The growing Port of Mobile attracted doctors, attorneys, merchants, mechanics, and many others wanting to take advantage of the busy upriver trade. By 1822, the city was home to almost 3000 people.

After the 1820s, the Port of Mobile grew as a commercial center, particularly due to the brisk cotton trade. The waterfront gained wharves, terminals, and warehouses. By 1840, the Port of Mobile was outstripped in United States' cotton exports only by the Port of New Orleans. Mobile's economy was based on cotton, and its fortunes were tied to the cotton crops. It was also the center for slave trade until the 1850s.

By 1860, almost 30 thousand free people lived in the Port of Mobile. A scant 1785 people owned more than 11 thousand slaves in the Port of Mobile, bringing the county's population to over 41 thousand. The Port of Mobile was a Confederate city during the American Civil War. The first submarine to sink an enemy ship was built in the Port of Mobile.

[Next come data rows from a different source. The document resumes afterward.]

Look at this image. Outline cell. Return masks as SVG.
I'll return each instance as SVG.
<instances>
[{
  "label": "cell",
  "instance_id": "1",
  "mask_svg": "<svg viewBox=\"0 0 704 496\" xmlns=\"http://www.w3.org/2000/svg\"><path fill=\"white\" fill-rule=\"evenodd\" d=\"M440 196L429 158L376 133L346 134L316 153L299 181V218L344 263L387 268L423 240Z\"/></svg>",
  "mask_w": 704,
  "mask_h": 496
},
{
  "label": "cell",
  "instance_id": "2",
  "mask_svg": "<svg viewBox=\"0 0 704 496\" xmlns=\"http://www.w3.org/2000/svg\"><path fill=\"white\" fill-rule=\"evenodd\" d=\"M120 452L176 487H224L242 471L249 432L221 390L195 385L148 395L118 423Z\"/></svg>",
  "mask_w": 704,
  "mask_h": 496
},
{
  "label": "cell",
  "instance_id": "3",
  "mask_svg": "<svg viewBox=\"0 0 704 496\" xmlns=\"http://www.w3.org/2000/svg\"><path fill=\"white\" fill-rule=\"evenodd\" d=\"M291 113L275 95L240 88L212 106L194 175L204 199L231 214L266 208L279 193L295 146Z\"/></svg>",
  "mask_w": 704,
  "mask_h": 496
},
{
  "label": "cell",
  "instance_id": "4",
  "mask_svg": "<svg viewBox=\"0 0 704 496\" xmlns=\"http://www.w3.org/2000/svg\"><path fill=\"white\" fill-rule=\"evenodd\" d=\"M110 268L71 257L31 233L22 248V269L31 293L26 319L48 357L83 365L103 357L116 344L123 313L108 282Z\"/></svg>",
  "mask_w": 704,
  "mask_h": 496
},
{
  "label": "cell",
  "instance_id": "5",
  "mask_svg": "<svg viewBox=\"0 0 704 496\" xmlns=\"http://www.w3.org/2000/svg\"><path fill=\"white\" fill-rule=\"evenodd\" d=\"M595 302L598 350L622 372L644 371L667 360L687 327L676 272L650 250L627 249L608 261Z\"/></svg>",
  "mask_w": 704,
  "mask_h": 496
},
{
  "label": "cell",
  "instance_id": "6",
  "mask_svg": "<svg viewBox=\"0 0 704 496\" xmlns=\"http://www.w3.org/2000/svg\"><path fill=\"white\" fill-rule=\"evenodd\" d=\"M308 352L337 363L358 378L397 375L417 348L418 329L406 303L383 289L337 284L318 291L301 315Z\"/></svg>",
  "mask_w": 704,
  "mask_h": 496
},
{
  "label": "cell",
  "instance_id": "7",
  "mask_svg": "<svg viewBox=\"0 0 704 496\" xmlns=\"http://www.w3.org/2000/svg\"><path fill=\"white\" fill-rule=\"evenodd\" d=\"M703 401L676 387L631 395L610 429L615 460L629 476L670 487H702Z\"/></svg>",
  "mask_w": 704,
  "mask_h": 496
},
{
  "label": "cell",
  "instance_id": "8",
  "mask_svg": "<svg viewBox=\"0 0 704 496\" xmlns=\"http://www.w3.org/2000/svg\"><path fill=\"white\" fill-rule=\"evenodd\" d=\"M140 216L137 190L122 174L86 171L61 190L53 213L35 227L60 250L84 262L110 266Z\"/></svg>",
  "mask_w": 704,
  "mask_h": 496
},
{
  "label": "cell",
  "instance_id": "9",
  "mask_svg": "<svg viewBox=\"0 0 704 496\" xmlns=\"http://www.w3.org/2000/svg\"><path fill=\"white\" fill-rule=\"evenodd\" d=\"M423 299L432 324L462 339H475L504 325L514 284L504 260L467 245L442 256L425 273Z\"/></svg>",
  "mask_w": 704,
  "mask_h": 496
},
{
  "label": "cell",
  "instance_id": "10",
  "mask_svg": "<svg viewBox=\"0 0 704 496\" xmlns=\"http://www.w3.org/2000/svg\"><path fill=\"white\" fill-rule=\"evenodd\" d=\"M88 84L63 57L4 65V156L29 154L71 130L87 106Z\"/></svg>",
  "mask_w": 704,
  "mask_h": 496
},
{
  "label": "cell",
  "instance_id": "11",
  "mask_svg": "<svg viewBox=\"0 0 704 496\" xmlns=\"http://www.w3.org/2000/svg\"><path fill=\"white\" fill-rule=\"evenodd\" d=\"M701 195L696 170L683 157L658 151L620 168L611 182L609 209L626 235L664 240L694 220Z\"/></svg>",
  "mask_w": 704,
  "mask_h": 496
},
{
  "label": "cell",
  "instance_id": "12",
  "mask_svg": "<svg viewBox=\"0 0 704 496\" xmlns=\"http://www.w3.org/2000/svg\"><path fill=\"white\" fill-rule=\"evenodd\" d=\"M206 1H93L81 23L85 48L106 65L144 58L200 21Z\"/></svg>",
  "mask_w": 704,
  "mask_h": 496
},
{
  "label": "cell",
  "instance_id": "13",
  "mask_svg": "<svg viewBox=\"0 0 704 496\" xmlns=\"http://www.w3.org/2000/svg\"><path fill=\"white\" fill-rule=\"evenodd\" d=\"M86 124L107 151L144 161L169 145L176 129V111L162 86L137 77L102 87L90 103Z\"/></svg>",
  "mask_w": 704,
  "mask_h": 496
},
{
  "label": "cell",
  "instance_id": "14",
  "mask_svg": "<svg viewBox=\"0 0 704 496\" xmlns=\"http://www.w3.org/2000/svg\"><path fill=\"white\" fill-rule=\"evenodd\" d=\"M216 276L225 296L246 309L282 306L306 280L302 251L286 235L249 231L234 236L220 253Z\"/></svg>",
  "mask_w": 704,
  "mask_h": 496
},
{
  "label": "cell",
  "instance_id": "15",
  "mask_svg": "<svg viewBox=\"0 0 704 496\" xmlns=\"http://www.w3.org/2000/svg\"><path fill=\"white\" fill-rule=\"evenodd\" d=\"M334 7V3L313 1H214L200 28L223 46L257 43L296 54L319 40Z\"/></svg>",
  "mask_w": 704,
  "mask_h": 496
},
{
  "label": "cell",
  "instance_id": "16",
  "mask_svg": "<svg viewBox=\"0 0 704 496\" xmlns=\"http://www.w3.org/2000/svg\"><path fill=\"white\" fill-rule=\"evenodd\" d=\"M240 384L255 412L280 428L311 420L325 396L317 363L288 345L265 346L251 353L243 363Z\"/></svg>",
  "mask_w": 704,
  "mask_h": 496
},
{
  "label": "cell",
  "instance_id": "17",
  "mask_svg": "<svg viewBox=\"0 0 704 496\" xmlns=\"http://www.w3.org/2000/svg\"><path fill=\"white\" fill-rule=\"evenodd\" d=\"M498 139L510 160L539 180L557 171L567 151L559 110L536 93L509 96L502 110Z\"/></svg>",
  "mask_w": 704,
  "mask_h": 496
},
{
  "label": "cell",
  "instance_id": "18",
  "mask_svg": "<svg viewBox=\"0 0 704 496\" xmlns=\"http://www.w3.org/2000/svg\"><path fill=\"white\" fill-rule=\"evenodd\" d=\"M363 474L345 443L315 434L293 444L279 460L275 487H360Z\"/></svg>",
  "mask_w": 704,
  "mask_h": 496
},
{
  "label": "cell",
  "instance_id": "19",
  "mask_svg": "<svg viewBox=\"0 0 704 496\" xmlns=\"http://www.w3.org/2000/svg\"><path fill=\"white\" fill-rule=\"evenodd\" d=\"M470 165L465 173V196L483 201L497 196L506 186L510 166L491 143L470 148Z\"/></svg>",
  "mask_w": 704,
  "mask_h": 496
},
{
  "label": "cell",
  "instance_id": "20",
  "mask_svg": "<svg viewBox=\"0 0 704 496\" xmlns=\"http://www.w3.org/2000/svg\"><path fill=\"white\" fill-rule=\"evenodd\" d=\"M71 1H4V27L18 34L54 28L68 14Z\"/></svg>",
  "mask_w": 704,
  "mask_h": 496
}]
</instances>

In 1864, the Union took the Port of Mobile in the Battle of Mobile Bay. In order to avoid the destruction that other southern cities had suffered, the city surrendered to the Union just three days after General Robert E. Lee's surrender at Appomatox Courthouse. Despite that caution, a federal ammunition depot exploded in Mobile in 1865, killing about 300 people, sinking ships docked in the river, and destroying the northern part of the city.

The post-Civil War Reconstruction of the Port of Mobile lasted from the end of the war until 1874 when local Democrats won the city government. In the last decades of the 19th Century, the Port of Mobile suffered economic depression and insolvency like many other southern cities.

The 20th Century brought new economic and population growth to the Port of Mobile. By 1920, about 60 thousand people lived there. In the first decades of the 20th Century, the Port of Mobile and the harbor were improved. The shipping channels were deepened, and new port infrastructure was added.

Manufacturing, ship-building, and steel production became important to the city's economy during and after World War I. However, racial relations deteriorated over the same period. The first segregation ordinance was passed to segregate streetcars in the Port of Mobile in 1902, bringing a two-month unsuccessful boycott by the city's black population. Over the following decades, de facto segregation was replaced by formal Jim Crow laws.

The Port of Mobile's shipyards and the Brookley Army Air Field brought tremendous growth during World War II, as workers came to join the war effort. Almost 90 thousand people moved to the Port of Mobile between 1940 and 1943. The Port of Mobile was one of 18 cities in the United States that produced Liberty ships. Its Alabama Drydock and Shipbuilding Company made war ships faster than the Axis could sink them. The Gulf Shipbuilding Corporation constructed freighters, destroyers, and minesweepers.

After World War II, ship-building in the Port of Mobile took a back seat to the paper and chemical industries, and most of the old military bases were closed. After having served the war effort, African Americans began to press for social justice and equal rights in the Port of Mobile. Although more moves toward integration had taken place in the Port of Mobile than in other southern cities, the black minority was not satisfied.

In 1963, the Mobile County School Board was sued by three black students for denial of admission to Murphy High School. The following year, the court ordered the students' admission, and the desegregation of the Port of Mobile's county school system began as the end of legal segregation in the country came with the passage of the Civil Rights Act of 1964.

When Brookley Air Force Base was closed in the late 1960s, the Port of Mobile's economy felt the blow. The city entered a decade-long era of economic depression. In the 1980s, the city took on a new initiative to make the Port of Mobile a more competitive city. They built new facilities, undertook municipal projects, and restored many historic homes and buildings. Violent crimes decreased, and new businesses began to move into the city. Ship-building began anew in 1999 when Austal USA was founded in the Port of Mobile.